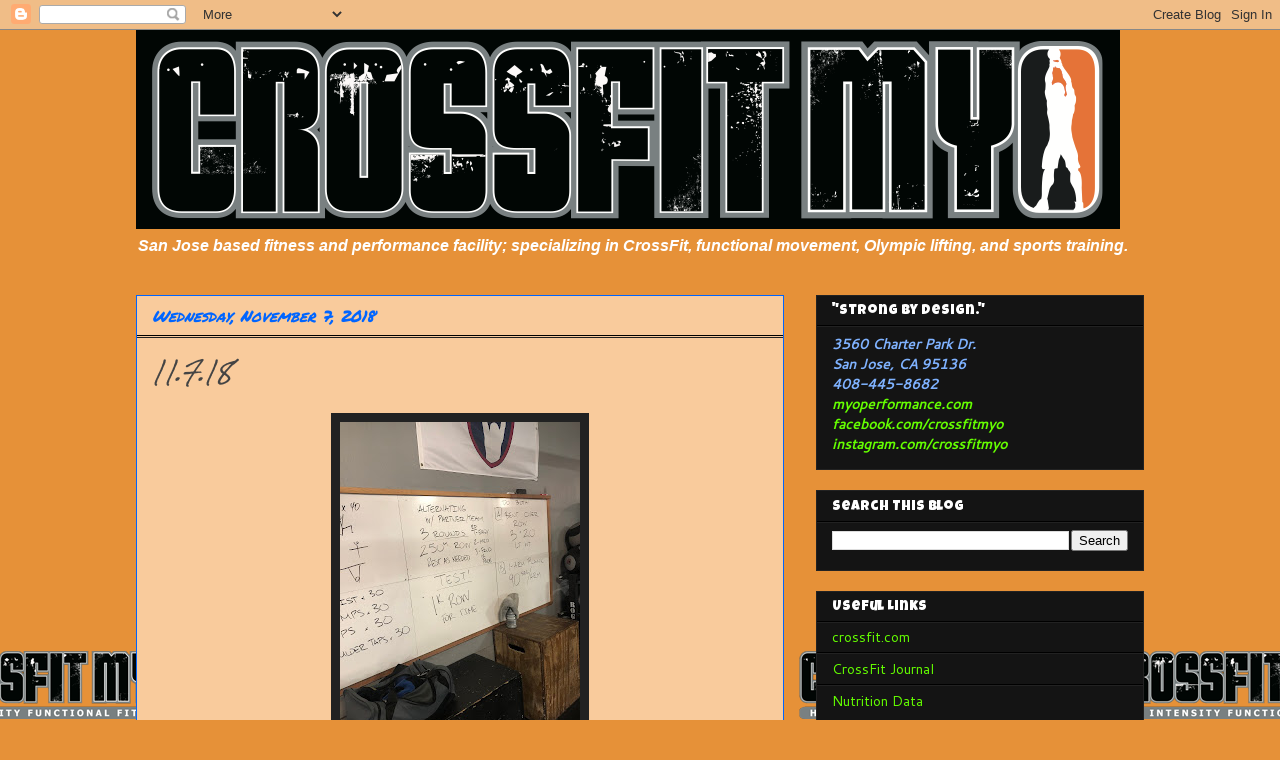

--- FILE ---
content_type: text/html; charset=UTF-8
request_url: https://myoperformance.blogspot.com/b/stats?style=WHITE_TRANSPARENT&timeRange=ALL_TIME&token=APq4FmCXzwGMFjgjPyTsxQp8rc3ExiEpzwDBPy8Ww9QqkGhsr3ovCTZ5z02h7Rod-Z9LudOzdOBnlOzzgu9q401L3rPIEDyryg
body_size: -16
content:
{"total":717521,"sparklineOptions":{"backgroundColor":{"fillOpacity":0.1,"fill":"#ffffff"},"series":[{"areaOpacity":0.3,"color":"#fff"}]},"sparklineData":[[0,28],[1,36],[2,19],[3,21],[4,11],[5,12],[6,9],[7,15],[8,12],[9,10],[10,12],[11,18],[12,13],[13,20],[14,23],[15,24],[16,22],[17,39],[18,69],[19,99],[20,86],[21,79],[22,64],[23,12],[24,66],[25,74],[26,44],[27,20],[28,14],[29,6]],"nextTickMs":1200000}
==========
WORK TO COMPLETE:
Write out all the material above exactly, with no image carried over.

EXERCISE RESULT:
--- FILE ---
content_type: text/html; charset=UTF-8
request_url: https://myoperformance.blogspot.com/b/stats?style=WHITE_TRANSPARENT&timeRange=ALL_TIME&token=APq4FmCXzwGMFjgjPyTsxQp8rc3ExiEpzwDBPy8Ww9QqkGhsr3ovCTZ5z02h7Rod-Z9LudOzdOBnlOzzgu9q401L3rPIEDyryg
body_size: -16
content:
{"total":717521,"sparklineOptions":{"backgroundColor":{"fillOpacity":0.1,"fill":"#ffffff"},"series":[{"areaOpacity":0.3,"color":"#fff"}]},"sparklineData":[[0,28],[1,36],[2,19],[3,21],[4,11],[5,12],[6,9],[7,15],[8,12],[9,10],[10,12],[11,18],[12,13],[13,20],[14,23],[15,24],[16,22],[17,39],[18,69],[19,99],[20,86],[21,79],[22,64],[23,12],[24,66],[25,74],[26,44],[27,20],[28,14],[29,6]],"nextTickMs":1200000}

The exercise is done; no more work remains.